Watched this second installment of the Lord of the Rings movie on DVD tonight with Mom and Mr. B., who had never seen it before. It got very confusing in the middle, until I realized it had been substantially changed from the book. Didn’t seem to bother the boy as much as it annoyed me. Faramir wouldn’t let Frodo go, as he did in the book, but took him to Gondor, instead. At one point Sam asks "What are we doing here, Mr. Frodo?" It was part of a rhetorical speech written for the movie Sam, but it was funny in light of their detour. Perhaps it had to be done to make even a three hour movie, but it’s an example of why I think of movies as far more confining than books. They compress your imagination, rather than releasing it as a good book does.

King of The Mark

Mr. Boy gets an hour of downtime after school and snack, before I put him to his first grade homework (and usually have to get involved), and I always stay away for that period, unless he wants to talk or something. But today I happened by just as he was lifting his favorite plastic sword in the air and bellowing into the mirror "I am Theoden, King of the Mark!"
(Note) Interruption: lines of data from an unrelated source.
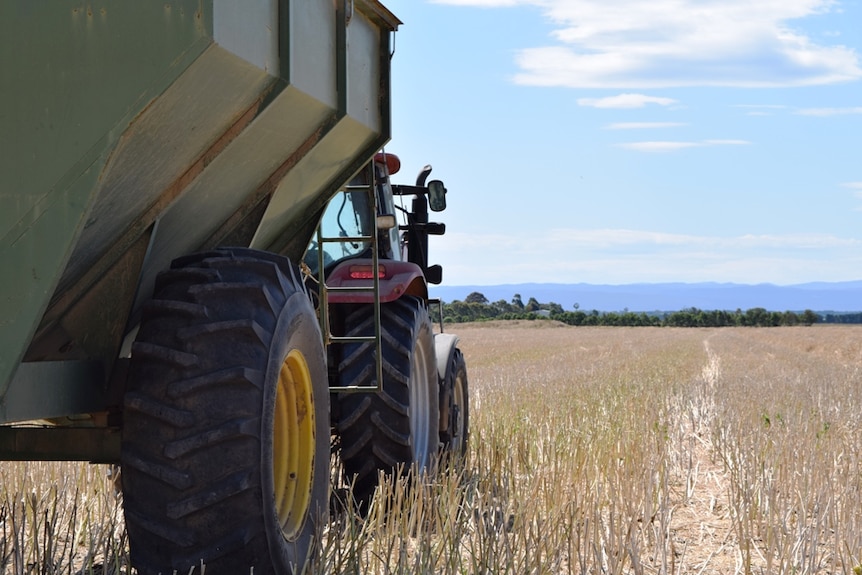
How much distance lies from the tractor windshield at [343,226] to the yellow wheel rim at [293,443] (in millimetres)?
2161

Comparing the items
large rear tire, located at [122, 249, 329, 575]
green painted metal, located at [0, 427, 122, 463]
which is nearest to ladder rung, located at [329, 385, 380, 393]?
green painted metal, located at [0, 427, 122, 463]

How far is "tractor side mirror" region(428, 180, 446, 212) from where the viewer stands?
7.55m

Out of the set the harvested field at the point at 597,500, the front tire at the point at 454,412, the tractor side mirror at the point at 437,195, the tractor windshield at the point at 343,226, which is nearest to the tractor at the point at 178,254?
the harvested field at the point at 597,500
Only tonight, in our bedtime reading from The Return of the King, did we learn that while we lost Theoden in the siege of Gondor to the evil King of the Nazgul, Mr. B.’s favorite character, Aragorn, is secretly the new king of Gondor. I’ve promised him he can watch the movie triology when we’re done with the books, even though the movies are PG-13, but I’ll be secretly sorry watching the actor who played Aragorn, remembering what a whimp he is in real life. But he did play it well. Mr. B. is mostly interested in the heroics and the weaponry and longs to see some Orc blood flow. Or so he says. You never know with six-year-old boys. One minute it’s blood-n-guts and the next they’re sucking on their fingers.

I loved the big smile on his face the first time he tried on his new cub scout uniform. He gets it.